En règle générale, la valeur d’une Dauphine dépend fortement de son état de conservation, de l’absence de rouille, de la qualité de la restauration et de l’authenticité de ses composants.
Avantages et inconvénients de la Renault Dauphine
Avantages :
Style et nostalgie : La Dauphine est typique de l’époque des années 1950-1960 en France, son look rétro et charmant fait partie de son attrait aujourd’hui.
Facilité de maintenance : Son moteur simple et robuste, ainsi que sa technologie relativement basique, rendent l’entretien accessible pour un passionné de mécaniques anciennes.
Pièces détachées encore disponibles : Grâce aux clubs et aux réseaux de passionnés, il est encore possible de trouver des pièces neuves ou refabriquées, facilitant la restauration.

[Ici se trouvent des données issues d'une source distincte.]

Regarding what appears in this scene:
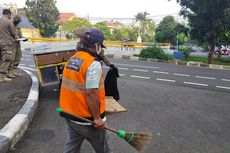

Valeur patrimoniale : La Dauphine incarne un pan de l’histoire industrielle et sociale de la France, ce qui lui confère une aura historique recherchée par certains collectionneurs.
Inconvénients :
Rouille et corrosion : Comme de nombreux véhicules de cette époque, la Dauphine est très sensible à la corrosion. Trouver un exemplaire sain est un défi, et la restauration de la carrosserie peut être coûteuse.
Performances limitées : Le petit moteur et la conception d’origine rendent la Dauphine peu adaptée à la circulation moderne, notamment sur autoroute. Elle manque de puissance et de stabilité à vitesse élevée.
Tenue de route perfectible : La configuration à moteur arrière, la suspension et la répartition des masses peuvent rendre la voiture délicate à conduire en conditions difficiles, surtout sur routes humides.
Confort spartiate : Le confort est sommaire aux standards actuels, avec une suspension peu sophistiquée, une isolation phonique limitée et une ergonomie rudimentaire.
En somme, la Renault Dauphine est un témoignage de l’histoire automobile française, représentative du dynamisme économique et social des Trente Glorieuses. Aujourd’hui, elle séduit par son charme rétro, sa simplicité mécanique et l’intérêt patrimonial qu’elle suscite. Les exemplaires les plus rares, notamment les Gordini et les Ondine, sont très appréciés, tandis que les amateurs de classiques trouveront dans la Dauphine un modèle attachant, à condition d’accepter ses limites techniques et de prendre soin de sa carrosserie sensible à la corrosion.